Oh, the XM2's are finally here in the country, so believe it or not I'll be buying something soon ;)

Keith Luken October 3rd, 2002 07:21 PM

I have been playing a lttle, and have tried TMPEG and I think it is DV movie maker or somthing, and both do OK at De-interlacing. I have tried them briefly with regular interlaced footage and a little FRAME footage. They seem to work better with the frame footage obviously since it was in progressive to begin with. TMPEG offers better controls I feel for handling how to de-interlace. Each option has pros and cons, all mostly affect how well motion will be handled and then percieved. If you want true deinterlaced footage then I would start with FRAME mode footage and go from there, the software options all have some cons that if you are willing to live with are fine, but none of them are perfect. From my little experiements if you will be doing much panning then software deinterlacing may create some jerkiness under some situations. I know many on this forum LOVE Frame mode and shoot entirely in it, but I feel native mode is a bit sharper, so if you don;t mind the slight loss of sharpness then FRAME mode os fine, also avoid fast pans as FRAME mode itself will seems jerky sometimes. But as usual, take this all with a grain as I am a relative newbie to DV. If Barry or Chris chime in on this one, they are the experts and can correct me where I am wrong.

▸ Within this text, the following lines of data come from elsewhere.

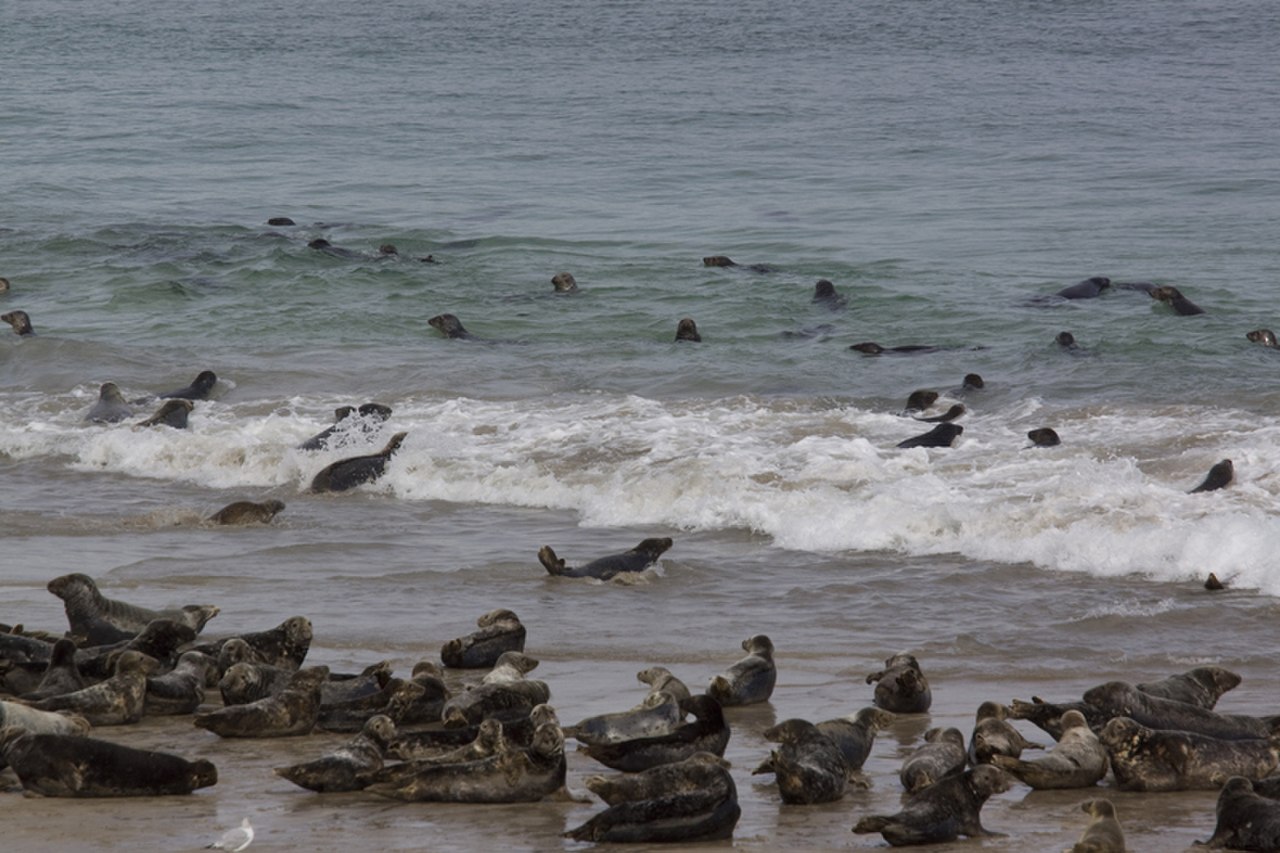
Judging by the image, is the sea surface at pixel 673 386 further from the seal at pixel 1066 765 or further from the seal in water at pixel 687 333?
the seal in water at pixel 687 333

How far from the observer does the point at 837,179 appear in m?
29.7

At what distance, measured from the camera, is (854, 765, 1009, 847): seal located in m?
5.19

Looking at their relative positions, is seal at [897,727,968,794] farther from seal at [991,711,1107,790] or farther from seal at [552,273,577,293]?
seal at [552,273,577,293]

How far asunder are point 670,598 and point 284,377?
8779mm

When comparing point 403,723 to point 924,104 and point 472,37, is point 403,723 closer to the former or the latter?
point 924,104

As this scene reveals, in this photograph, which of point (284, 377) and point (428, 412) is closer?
point (428, 412)

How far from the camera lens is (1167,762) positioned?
5875mm

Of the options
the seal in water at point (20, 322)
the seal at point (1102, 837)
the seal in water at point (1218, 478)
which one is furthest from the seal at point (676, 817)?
the seal in water at point (20, 322)

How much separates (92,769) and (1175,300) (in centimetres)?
1556

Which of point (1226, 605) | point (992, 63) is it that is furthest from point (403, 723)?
point (992, 63)

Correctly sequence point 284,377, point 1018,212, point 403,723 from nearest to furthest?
1. point 403,723
2. point 284,377
3. point 1018,212

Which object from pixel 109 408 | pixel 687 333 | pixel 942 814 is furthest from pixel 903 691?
pixel 687 333

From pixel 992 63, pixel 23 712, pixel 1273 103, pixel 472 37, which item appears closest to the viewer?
pixel 23 712

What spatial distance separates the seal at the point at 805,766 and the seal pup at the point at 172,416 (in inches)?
400
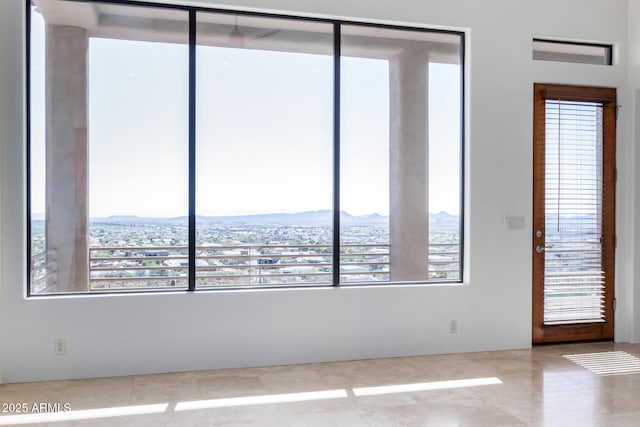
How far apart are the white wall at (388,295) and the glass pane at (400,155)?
6.0 inches

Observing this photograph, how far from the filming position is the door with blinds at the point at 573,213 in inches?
195

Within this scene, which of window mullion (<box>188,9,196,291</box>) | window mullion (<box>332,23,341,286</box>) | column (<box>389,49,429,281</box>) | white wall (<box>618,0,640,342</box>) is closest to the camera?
window mullion (<box>188,9,196,291</box>)

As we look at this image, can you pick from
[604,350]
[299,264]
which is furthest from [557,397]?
[299,264]

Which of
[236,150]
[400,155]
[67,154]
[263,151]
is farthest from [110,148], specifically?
[400,155]

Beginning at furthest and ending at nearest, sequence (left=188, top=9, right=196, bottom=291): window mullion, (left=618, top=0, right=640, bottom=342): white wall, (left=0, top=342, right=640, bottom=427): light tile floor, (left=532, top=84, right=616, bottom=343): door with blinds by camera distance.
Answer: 1. (left=618, top=0, right=640, bottom=342): white wall
2. (left=532, top=84, right=616, bottom=343): door with blinds
3. (left=188, top=9, right=196, bottom=291): window mullion
4. (left=0, top=342, right=640, bottom=427): light tile floor

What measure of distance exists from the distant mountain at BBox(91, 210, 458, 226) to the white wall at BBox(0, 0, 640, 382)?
460 mm

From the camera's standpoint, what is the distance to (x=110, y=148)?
4137 millimetres

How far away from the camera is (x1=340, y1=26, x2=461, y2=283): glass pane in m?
4.62

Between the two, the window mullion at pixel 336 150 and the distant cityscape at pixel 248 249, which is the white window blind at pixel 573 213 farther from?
the window mullion at pixel 336 150

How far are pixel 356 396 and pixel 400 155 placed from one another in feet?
6.69

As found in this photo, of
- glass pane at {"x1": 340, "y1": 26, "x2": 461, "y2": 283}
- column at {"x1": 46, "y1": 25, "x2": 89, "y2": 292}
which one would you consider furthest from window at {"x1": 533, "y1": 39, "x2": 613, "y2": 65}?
column at {"x1": 46, "y1": 25, "x2": 89, "y2": 292}

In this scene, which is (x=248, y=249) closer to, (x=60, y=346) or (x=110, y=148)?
(x=110, y=148)

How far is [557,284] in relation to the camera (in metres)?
5.01

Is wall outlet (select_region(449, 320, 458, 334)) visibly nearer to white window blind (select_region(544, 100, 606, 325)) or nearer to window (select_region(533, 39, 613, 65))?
white window blind (select_region(544, 100, 606, 325))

Frank Granovski October 5th, 2002 01:07 AM

I've read from a number of people, who have compared both methods, is that shooting in frame mode/progressive gives the better result. But not by much.

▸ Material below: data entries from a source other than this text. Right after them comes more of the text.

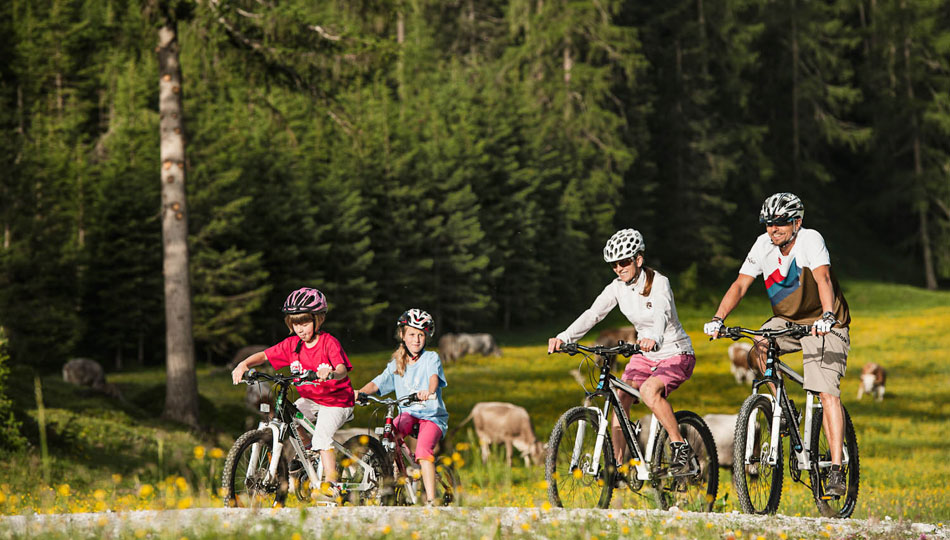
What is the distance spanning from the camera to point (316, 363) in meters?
7.49

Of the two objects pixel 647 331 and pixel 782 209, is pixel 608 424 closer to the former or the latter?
pixel 647 331

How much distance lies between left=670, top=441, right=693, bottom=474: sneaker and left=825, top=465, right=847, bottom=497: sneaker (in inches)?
41.1

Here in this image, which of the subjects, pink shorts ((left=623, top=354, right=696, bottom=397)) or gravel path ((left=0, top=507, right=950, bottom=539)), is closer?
gravel path ((left=0, top=507, right=950, bottom=539))

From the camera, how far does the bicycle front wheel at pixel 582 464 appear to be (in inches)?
287

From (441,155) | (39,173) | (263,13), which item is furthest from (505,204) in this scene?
(263,13)

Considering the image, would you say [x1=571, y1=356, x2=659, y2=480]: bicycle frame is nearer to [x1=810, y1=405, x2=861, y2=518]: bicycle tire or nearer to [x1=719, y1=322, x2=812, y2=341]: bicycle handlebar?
[x1=719, y1=322, x2=812, y2=341]: bicycle handlebar

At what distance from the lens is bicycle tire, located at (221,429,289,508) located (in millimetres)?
7086

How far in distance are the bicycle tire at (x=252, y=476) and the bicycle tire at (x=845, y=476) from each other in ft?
12.7

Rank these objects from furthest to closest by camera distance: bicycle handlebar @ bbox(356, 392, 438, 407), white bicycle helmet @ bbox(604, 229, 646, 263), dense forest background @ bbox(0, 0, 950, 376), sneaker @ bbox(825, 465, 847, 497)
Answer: dense forest background @ bbox(0, 0, 950, 376) < sneaker @ bbox(825, 465, 847, 497) < bicycle handlebar @ bbox(356, 392, 438, 407) < white bicycle helmet @ bbox(604, 229, 646, 263)

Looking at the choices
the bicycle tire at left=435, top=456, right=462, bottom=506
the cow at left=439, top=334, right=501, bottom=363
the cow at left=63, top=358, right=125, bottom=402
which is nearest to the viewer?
the bicycle tire at left=435, top=456, right=462, bottom=506

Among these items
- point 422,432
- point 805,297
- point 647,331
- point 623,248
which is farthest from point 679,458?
point 422,432

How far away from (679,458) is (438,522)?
2.67m

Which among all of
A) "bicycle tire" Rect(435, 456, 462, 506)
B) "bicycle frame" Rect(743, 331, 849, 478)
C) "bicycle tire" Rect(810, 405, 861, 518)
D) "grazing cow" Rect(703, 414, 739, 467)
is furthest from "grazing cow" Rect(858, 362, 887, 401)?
"bicycle tire" Rect(435, 456, 462, 506)

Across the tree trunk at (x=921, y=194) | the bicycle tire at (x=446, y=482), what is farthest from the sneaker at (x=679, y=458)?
the tree trunk at (x=921, y=194)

Keith Luken October 5th, 2002 08:39 AM


I would say that it gives the better result if that is the result you are looking for. If you want the "live" broadcast high quality sharpness then FRAMe is not the answer. If you want a more film like look then yes FRAME does it very well. There are some thinsg I want that sharp live look for and FRAME does not provide that, FRAME (in my opinion) actually makes the image not as sharp, thus you loose a little detail.

Jim Yang November 8th, 2002 04:58 PM

GL2 Frame mode/Normal mode comparison
Is there anyone out there with a GL2 that could record something in Frame mode and then the same thing or something similar in Normal mode. I'd like to compare the difference between these two modes.

Bill Hardy November 12th, 2002 10:18 AM

I'll try to get some frames on my webpage for you tonite after work.


Michael Pappas November 12th, 2002 10:57 AM

I recommend you don't use frame mode and shoot 60i. Then de-interlace the footage in AE, FCP or use magic bullet. De-interlacing is faster on rendering and has good results. A few weeks ago I took Canons GL2 and filmed a 1956 res testing chart and macbeth color chart. Switched between frame mode and regular 60i. I then took the same 60i footage and de-interlaced it and compared it to the frame mode of the same chart. The 60i de-interlaced material was much better and retained more res. The Frame mode hits you very hard in resolution. There was less aliasing with the 60i de-interlaced material too!